:: Material shown ::
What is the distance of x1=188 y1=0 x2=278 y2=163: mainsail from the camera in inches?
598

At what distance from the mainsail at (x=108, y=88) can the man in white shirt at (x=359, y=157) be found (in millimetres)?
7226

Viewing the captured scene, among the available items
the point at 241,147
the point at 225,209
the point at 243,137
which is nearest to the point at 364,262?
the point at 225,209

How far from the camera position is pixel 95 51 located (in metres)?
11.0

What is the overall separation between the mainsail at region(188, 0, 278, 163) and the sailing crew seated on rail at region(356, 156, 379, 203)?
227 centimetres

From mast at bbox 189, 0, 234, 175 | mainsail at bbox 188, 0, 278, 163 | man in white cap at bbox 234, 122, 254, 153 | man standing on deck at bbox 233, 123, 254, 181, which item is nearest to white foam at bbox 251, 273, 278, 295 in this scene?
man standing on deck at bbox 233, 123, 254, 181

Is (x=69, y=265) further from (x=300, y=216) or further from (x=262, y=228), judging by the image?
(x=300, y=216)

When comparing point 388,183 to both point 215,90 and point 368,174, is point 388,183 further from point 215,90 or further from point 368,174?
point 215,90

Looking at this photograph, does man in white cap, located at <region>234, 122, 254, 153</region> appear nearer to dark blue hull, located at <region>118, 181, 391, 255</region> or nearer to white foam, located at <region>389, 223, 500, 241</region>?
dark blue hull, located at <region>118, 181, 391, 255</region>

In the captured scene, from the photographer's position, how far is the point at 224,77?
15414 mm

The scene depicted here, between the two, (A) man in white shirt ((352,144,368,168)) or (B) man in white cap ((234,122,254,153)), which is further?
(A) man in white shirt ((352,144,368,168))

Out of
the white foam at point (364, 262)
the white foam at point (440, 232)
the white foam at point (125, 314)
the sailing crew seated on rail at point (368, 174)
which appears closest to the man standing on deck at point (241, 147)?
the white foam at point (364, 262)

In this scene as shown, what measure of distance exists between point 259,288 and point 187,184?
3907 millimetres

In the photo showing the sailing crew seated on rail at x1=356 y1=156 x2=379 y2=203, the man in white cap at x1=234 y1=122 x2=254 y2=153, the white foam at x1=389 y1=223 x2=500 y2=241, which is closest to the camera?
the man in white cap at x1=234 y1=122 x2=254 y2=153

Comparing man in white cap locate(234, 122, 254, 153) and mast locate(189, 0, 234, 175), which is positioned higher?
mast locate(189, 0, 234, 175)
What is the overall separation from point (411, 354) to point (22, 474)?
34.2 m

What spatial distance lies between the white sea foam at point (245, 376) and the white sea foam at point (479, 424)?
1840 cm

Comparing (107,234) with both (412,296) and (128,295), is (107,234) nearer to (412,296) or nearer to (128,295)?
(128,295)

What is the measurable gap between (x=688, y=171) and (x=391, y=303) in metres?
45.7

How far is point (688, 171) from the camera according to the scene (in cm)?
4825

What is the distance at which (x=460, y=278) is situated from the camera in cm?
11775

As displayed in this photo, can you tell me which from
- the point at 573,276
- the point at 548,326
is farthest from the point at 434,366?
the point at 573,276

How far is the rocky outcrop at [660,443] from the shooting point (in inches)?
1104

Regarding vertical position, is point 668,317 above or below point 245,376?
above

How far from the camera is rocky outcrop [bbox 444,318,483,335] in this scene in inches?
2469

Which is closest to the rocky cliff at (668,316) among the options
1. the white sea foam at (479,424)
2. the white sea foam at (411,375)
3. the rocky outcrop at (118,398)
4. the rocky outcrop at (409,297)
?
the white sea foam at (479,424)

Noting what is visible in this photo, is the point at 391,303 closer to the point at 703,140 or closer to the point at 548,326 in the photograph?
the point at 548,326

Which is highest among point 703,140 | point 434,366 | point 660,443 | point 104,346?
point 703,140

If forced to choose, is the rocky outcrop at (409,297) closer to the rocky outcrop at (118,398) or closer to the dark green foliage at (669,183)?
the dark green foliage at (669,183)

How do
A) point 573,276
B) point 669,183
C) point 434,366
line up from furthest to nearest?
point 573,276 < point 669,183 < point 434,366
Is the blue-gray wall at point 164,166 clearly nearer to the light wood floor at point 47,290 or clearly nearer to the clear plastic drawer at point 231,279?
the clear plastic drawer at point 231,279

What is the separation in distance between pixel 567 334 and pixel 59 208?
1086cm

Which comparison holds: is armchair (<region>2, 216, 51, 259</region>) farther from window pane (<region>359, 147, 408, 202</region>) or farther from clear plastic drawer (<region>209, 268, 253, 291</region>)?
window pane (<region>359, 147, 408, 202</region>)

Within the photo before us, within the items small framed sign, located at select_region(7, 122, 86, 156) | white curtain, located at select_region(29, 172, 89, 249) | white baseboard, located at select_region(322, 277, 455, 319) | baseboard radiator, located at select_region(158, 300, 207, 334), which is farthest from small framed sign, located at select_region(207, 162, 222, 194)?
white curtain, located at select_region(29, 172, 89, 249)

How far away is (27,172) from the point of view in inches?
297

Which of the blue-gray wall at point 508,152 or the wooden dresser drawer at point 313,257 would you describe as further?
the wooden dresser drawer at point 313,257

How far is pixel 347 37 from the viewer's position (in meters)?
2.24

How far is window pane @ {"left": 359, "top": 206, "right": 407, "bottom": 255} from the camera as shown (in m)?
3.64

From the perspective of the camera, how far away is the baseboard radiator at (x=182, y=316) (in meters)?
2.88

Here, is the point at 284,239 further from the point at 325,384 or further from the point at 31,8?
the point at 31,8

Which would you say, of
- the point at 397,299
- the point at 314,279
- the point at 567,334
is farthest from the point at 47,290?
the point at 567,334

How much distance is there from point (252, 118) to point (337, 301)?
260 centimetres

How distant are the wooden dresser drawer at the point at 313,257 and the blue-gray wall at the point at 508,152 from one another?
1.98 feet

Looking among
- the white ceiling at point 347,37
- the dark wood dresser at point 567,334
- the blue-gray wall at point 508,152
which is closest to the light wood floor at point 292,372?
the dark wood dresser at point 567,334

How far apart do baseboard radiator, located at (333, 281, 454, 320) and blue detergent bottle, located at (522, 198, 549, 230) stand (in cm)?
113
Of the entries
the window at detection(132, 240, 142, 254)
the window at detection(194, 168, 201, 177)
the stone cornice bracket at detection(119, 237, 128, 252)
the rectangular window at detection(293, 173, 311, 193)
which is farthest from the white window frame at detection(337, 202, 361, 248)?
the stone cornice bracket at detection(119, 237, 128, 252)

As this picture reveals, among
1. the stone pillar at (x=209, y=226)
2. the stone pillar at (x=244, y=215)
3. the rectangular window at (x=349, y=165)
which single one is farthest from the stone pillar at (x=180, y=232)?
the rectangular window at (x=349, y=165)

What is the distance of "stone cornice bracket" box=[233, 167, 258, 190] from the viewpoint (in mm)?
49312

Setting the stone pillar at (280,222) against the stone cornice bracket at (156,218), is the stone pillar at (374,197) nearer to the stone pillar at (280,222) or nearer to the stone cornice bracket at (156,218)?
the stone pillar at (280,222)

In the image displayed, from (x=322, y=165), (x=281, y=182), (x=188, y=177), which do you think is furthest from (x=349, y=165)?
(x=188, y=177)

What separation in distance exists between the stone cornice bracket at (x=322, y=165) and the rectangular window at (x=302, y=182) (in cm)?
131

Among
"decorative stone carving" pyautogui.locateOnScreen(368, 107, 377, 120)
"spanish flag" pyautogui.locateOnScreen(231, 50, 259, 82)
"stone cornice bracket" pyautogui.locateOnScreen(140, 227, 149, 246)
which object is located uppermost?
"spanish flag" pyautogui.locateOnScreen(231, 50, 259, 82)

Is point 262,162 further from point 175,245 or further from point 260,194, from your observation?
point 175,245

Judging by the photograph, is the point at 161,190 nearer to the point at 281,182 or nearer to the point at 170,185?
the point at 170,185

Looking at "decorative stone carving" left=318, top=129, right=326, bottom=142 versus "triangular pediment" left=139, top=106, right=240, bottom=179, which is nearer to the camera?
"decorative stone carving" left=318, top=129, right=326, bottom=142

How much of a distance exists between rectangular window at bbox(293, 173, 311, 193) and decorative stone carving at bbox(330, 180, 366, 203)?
:::
Please retype, exactly as written, every line from the line containing "Of the entries" through the last line of the records above, including both of those lines, and nothing else.

Expected answer:
Of the entries
the window at detection(132, 240, 142, 254)
the window at detection(194, 168, 201, 177)
the stone cornice bracket at detection(119, 237, 128, 252)
the rectangular window at detection(293, 173, 311, 193)
which is farthest from the white window frame at detection(337, 202, 361, 248)?
the stone cornice bracket at detection(119, 237, 128, 252)

As this picture reveals, among
1. the stone pillar at (x=209, y=226)
2. the stone pillar at (x=244, y=215)
3. the rectangular window at (x=349, y=165)
which single one is farthest from the stone pillar at (x=180, y=232)?
the rectangular window at (x=349, y=165)

What is the distance of "stone cornice bracket" box=[233, 167, 258, 190] from the viewpoint (in mm)?
49312

Setting the stone pillar at (280,222) against the stone cornice bracket at (156,218), is the stone pillar at (374,197) nearer to the stone pillar at (280,222) or nearer to the stone cornice bracket at (156,218)?
the stone pillar at (280,222)

In the image displayed, from (x=322, y=165), (x=281, y=182), (x=188, y=177), which do you think is furthest from (x=349, y=165)?
(x=188, y=177)

What separation in distance exists between the stone cornice bracket at (x=322, y=165) and the rectangular window at (x=302, y=182) (in cm)?
131

Among
"decorative stone carving" pyautogui.locateOnScreen(368, 107, 377, 120)
"spanish flag" pyautogui.locateOnScreen(231, 50, 259, 82)
"stone cornice bracket" pyautogui.locateOnScreen(140, 227, 149, 246)
which object is located uppermost?
"spanish flag" pyautogui.locateOnScreen(231, 50, 259, 82)

Is point 262,162 further from point 175,245 or further from point 260,194, from your observation?
point 175,245

Judging by the photograph, is the point at 161,190 nearer to the point at 281,182 or nearer to the point at 170,185?
the point at 170,185

Looking at "decorative stone carving" left=318, top=129, right=326, bottom=142 versus "triangular pediment" left=139, top=106, right=240, bottom=179, which is nearer to the camera?
"decorative stone carving" left=318, top=129, right=326, bottom=142

How much of a distance exists between rectangular window at bbox(293, 173, 311, 193) and decorative stone carving at bbox(330, 180, 366, 203)?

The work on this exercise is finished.